(Beginning of DATA FOR PROCESSING)

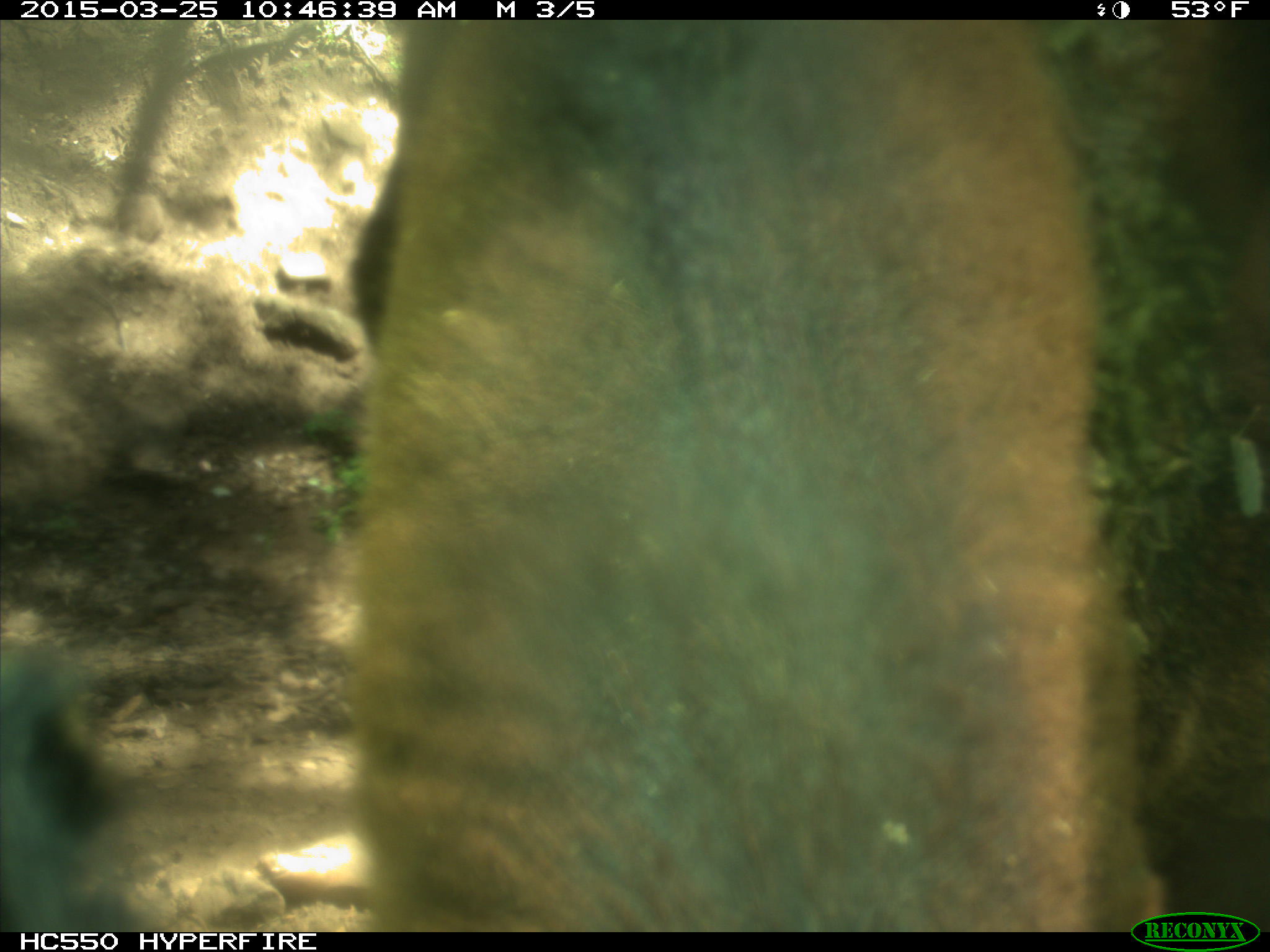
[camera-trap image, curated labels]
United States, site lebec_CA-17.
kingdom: Animalia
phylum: Chordata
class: Mammalia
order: Artiodactyla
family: Bovidae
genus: Bos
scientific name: Bos taurus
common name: domestic cow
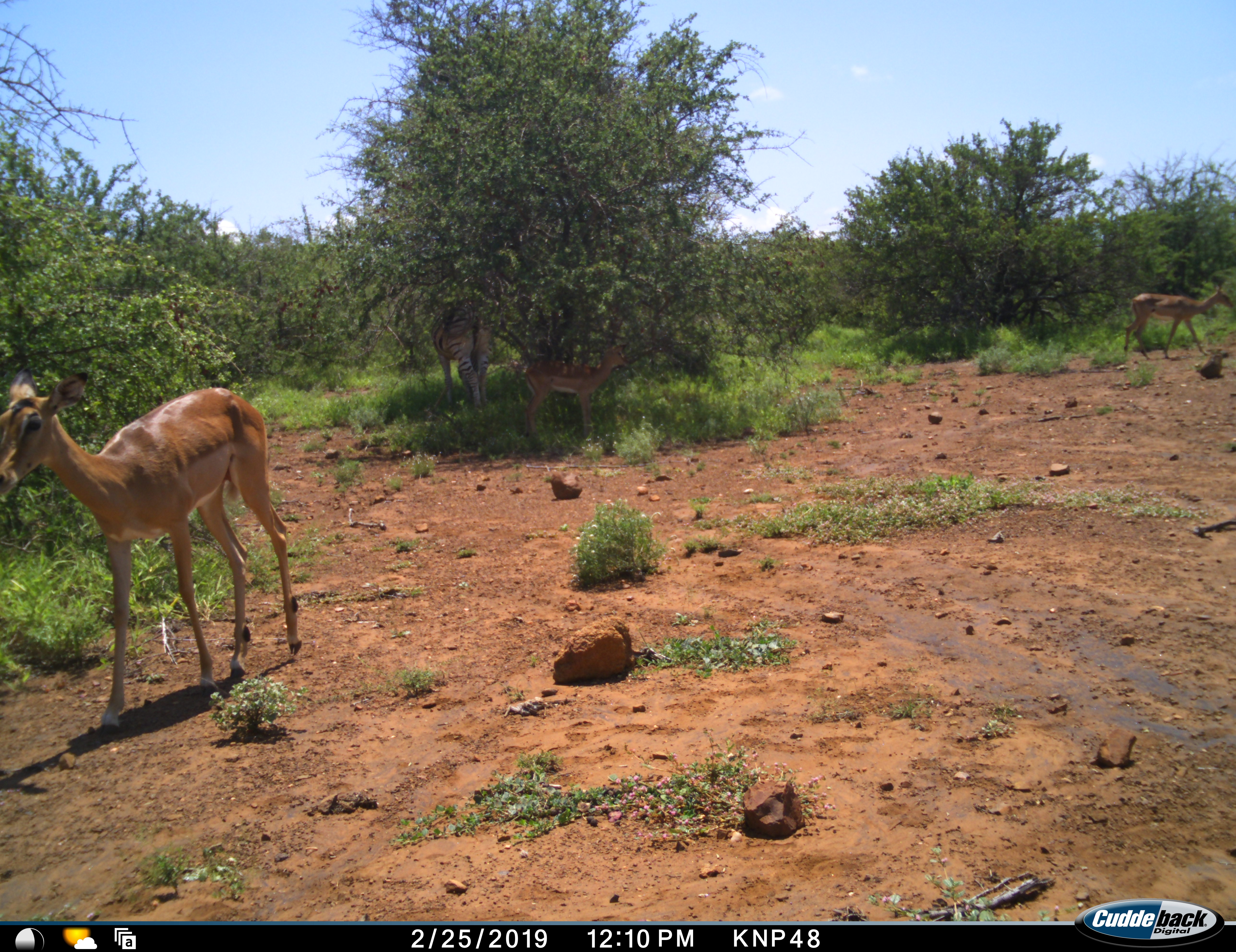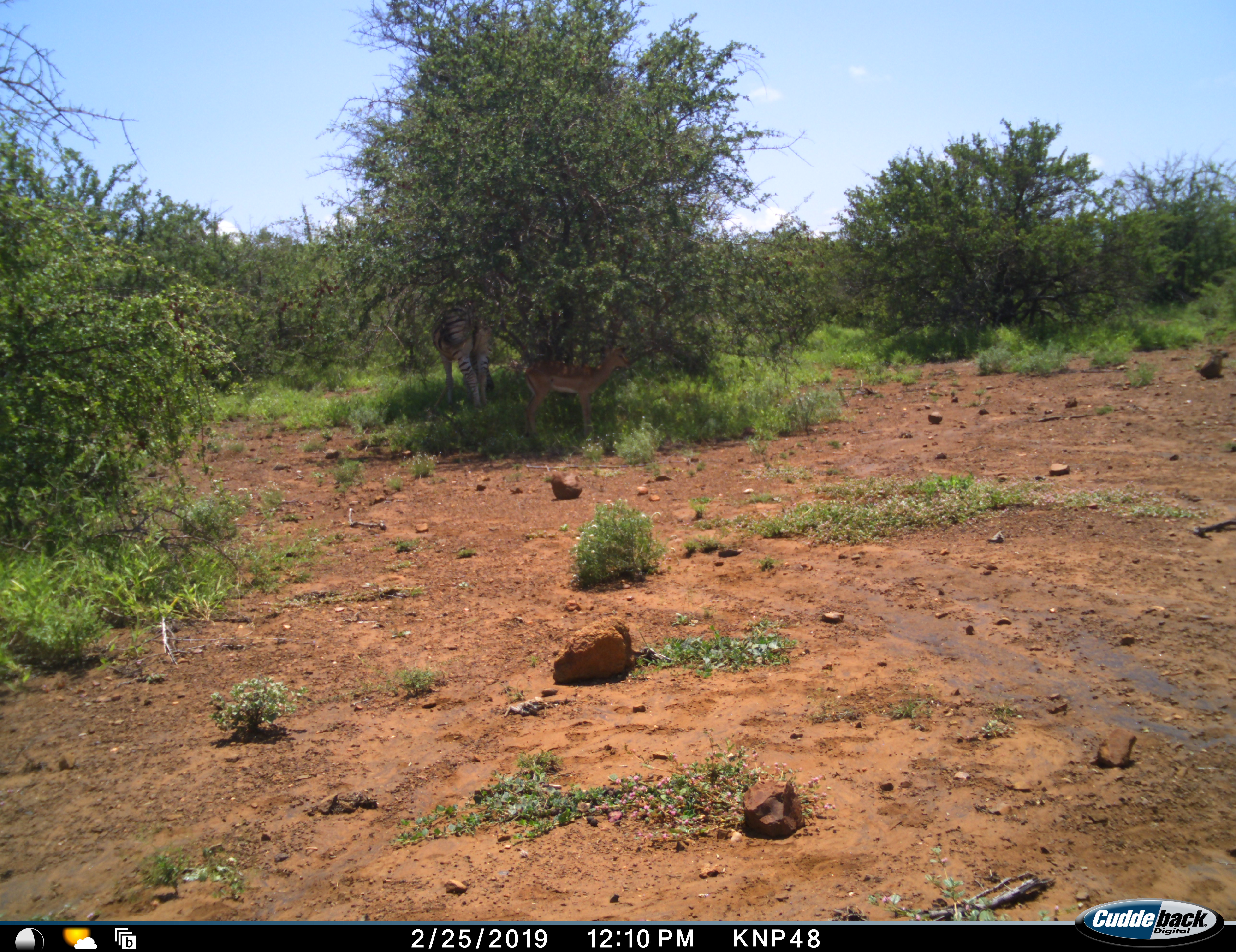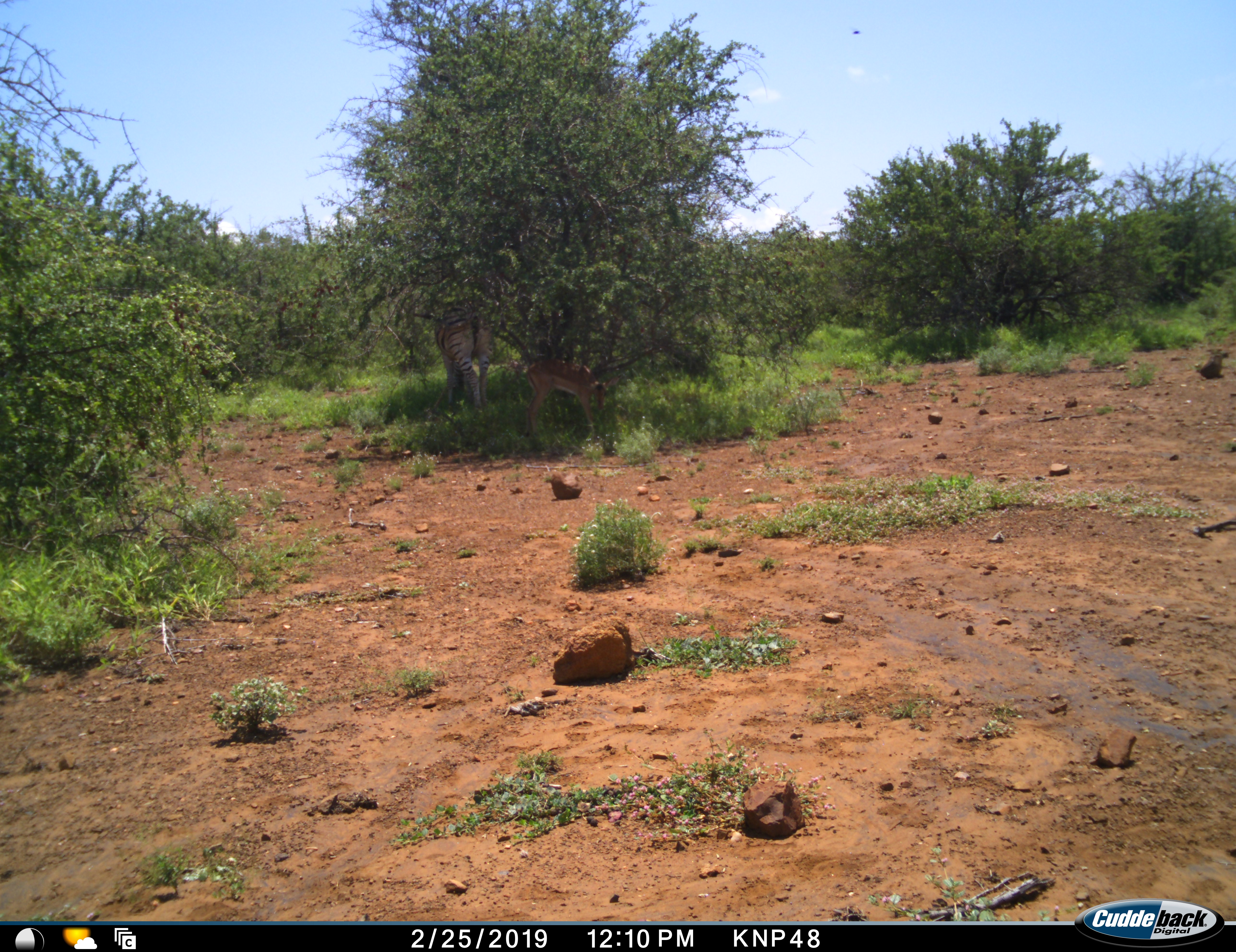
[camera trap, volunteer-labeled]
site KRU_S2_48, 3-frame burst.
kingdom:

(End of DATA FOR PROCESSING)

**EXERCISE**: Give every record again without changing a word. Exclude the pictures.

**EXERCISE RESULT**:
[camera-trap image, curated labels]
United States, site lebec_CA-17.
kingdom: Animalia
phylum: Chordata
class: Mammalia
order: Artiodactyla
family: Bovidae
genus: Bos
scientific name: Bos taurus
common name: domestic cow
[camera trap, volunteer-labeled]
site KRU_S2_48, 3-frame burst.
kingdom:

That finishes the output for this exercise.